== Problem statement ==
Convert the records starting with the line containing "Of box=[200, 555, 212, 600]: person" and going on through the line containing "1779 centimetres" into a JSON list of strings, one string per line, leaving out blank lines.

== Working data ==

⟨

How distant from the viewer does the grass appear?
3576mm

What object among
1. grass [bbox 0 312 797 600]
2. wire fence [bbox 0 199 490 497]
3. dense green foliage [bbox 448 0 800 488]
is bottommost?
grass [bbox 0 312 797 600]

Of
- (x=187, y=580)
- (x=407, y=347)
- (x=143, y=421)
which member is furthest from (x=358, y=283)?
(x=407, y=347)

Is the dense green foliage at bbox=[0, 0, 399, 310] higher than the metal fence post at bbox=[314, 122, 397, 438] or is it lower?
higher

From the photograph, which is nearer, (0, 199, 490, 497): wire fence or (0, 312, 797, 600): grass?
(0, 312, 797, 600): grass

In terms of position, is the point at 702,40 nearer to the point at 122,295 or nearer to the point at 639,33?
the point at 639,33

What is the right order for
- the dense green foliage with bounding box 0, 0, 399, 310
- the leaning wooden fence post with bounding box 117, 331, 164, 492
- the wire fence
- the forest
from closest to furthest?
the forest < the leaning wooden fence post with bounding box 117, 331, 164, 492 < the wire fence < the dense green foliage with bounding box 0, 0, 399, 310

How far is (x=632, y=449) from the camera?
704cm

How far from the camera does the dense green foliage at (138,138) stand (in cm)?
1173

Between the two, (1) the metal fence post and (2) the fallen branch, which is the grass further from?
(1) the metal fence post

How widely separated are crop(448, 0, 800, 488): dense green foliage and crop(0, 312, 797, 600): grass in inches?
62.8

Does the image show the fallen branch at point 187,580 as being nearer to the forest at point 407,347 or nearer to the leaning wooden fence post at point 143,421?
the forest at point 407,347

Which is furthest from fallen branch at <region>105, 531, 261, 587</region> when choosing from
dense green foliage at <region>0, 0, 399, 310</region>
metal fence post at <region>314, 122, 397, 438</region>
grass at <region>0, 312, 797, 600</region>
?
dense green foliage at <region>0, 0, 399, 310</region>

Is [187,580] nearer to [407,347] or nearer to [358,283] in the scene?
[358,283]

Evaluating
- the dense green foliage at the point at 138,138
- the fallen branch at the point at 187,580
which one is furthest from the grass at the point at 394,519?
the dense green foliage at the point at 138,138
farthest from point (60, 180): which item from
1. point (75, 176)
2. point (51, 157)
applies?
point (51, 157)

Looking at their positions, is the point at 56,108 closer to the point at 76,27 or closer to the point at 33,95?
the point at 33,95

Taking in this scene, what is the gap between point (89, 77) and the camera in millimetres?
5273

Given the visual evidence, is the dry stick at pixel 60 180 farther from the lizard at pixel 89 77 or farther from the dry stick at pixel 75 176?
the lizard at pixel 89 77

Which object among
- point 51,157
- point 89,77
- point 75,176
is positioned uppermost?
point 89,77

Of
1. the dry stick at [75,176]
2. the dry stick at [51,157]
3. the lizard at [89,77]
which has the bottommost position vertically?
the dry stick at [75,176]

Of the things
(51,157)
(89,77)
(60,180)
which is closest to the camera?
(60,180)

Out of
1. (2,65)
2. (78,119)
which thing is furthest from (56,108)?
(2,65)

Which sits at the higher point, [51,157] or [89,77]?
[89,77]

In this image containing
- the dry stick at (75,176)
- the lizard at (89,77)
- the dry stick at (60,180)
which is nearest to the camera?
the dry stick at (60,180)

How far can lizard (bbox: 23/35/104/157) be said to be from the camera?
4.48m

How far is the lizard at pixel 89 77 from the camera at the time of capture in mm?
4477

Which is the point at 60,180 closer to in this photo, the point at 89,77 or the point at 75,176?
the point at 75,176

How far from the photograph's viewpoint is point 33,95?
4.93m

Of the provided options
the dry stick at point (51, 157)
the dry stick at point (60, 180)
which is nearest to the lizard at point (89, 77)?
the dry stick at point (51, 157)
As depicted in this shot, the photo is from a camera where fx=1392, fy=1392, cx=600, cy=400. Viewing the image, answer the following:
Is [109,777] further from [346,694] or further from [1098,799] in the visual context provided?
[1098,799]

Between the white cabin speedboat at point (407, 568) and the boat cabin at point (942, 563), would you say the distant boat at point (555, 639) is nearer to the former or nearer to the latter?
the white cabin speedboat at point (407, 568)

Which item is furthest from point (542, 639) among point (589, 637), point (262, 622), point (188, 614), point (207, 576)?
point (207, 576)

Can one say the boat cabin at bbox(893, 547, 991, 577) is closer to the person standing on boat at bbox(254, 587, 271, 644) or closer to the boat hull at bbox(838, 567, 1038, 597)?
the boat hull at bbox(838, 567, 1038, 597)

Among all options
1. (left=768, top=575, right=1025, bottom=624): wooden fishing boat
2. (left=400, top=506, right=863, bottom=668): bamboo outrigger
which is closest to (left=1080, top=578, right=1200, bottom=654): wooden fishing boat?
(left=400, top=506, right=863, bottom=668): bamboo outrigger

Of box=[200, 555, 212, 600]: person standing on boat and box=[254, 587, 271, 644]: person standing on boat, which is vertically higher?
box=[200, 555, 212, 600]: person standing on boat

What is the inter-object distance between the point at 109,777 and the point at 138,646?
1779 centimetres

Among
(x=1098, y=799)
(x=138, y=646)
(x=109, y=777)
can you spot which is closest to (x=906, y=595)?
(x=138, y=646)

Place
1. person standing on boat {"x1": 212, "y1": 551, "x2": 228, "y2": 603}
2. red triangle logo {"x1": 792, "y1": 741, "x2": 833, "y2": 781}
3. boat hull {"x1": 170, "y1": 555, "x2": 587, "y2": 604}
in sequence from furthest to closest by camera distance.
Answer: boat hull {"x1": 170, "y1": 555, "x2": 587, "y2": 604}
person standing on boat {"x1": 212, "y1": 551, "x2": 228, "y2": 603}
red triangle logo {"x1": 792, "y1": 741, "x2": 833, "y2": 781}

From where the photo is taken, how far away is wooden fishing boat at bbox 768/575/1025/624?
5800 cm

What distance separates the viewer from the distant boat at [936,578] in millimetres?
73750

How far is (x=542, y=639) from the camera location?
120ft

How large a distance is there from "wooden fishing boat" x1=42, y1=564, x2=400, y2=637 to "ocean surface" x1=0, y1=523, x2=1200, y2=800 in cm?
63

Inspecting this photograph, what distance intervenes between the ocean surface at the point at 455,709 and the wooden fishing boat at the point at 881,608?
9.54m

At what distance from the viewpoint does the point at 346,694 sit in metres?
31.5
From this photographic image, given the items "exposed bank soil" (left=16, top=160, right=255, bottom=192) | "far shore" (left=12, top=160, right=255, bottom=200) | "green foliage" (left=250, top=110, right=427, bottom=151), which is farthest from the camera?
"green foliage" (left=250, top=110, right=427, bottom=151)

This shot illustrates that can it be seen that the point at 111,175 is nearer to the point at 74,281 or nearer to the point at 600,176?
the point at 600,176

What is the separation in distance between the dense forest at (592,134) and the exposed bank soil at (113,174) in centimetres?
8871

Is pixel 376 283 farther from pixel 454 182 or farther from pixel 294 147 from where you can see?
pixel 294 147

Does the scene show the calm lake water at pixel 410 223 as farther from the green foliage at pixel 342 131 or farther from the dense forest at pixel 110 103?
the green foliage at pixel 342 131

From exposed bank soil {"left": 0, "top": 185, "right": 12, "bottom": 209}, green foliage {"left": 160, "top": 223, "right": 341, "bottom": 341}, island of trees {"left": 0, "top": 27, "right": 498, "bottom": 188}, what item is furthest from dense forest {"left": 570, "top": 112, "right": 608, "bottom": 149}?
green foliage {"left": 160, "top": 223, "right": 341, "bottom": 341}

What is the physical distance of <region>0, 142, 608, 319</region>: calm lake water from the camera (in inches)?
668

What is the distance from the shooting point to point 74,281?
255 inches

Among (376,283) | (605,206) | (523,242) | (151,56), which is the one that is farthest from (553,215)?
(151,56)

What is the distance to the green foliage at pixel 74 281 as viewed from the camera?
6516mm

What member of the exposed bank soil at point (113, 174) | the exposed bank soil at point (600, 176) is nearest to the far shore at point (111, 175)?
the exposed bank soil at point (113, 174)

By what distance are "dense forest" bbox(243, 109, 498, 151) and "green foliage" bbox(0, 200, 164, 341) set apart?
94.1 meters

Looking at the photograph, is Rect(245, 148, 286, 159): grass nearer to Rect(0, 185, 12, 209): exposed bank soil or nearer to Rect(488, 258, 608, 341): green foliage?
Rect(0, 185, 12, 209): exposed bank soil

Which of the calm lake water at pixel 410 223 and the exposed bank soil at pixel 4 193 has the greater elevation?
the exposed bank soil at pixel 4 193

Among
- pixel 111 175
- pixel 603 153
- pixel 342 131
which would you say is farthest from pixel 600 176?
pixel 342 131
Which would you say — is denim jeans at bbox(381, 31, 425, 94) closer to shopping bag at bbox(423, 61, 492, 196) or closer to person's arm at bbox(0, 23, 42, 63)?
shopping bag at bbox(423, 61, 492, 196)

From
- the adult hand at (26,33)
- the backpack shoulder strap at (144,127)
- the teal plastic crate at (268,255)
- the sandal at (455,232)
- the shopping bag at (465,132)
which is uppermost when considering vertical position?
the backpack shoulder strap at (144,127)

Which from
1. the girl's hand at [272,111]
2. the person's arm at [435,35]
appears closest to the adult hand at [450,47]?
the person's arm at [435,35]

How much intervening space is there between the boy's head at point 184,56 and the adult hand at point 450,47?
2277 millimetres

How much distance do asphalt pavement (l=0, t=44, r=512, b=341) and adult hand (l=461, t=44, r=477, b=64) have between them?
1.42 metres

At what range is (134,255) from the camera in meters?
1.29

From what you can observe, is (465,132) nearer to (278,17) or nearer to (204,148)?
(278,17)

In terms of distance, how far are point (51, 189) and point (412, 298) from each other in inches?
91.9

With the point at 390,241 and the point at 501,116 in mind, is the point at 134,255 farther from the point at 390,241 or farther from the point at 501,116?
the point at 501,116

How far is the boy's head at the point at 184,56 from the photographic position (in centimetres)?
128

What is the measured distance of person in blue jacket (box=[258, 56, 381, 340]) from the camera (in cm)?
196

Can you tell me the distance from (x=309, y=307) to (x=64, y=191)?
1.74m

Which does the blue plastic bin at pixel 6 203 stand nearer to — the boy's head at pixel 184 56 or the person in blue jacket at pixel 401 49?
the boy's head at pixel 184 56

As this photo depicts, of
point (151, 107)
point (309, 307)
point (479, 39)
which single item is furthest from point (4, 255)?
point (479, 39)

⟩

== Task output ==
[
  "Of box=[200, 555, 212, 600]: person standing on boat and box=[254, 587, 271, 644]: person standing on boat, which is vertically higher?",
  "box=[200, 555, 212, 600]: person standing on boat",
  "What is the inter-object distance between the point at 109,777 and the point at 138,646?",
  "1779 centimetres"
]